Conceptual Overview: How GenSBI is Structured#
This page explains the core concepts and architecture of GenSBI to help you understand how the different components work together.
High-Level Architecture#
GenSBI is built upon three core abstractions:
Models: Neural architectures such as Flux1 and Simformer.
Sampling Algorithms: Primarily Flow Matching and Diffusion. Each abstraction defines its own ODE/SDE formulations and implements the corresponding solvers.
Pipelines: Workflows that orchestrate the end-to-end process of training, validation, and sampling.
Changing or customizing any of these components allows you to adapt GenSBI to your specific inference problems.
Core Concepts#
1. Models#
Models are the neural network architectures that learn to approximate posterior distributions. They are standard Flax NNX modules.
GenSBI provides three main model architectures:
Flux1: A double-stream transformer using Rotary Position Embeddings (RoPE). Best for high-dimensional problems.
Simformer: A single-stream transformer that explicitly embeds variable IDs. Best for low-dimensional problems.
Flux1Joint: A single-stream variant of Flux1 for explicit joint modeling. Good for likelihood-dominated problems.

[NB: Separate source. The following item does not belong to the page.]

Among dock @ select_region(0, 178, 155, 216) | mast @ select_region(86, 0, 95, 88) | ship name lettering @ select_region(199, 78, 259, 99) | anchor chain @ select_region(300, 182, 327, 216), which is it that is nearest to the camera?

For detailed comparisons and selection guides, see Model Cards.
Note
GenSBI represents both parameters (\(\theta\)) and observations (\(x\)) with the tensor convention (batch, dim, channels).
dim_obs: number of parameter tokens (how many parameters you infer).dim_cond: number of conditioning tokens (how many observables you provide to the model).ch_obsandch_cond: number of values carried by each token.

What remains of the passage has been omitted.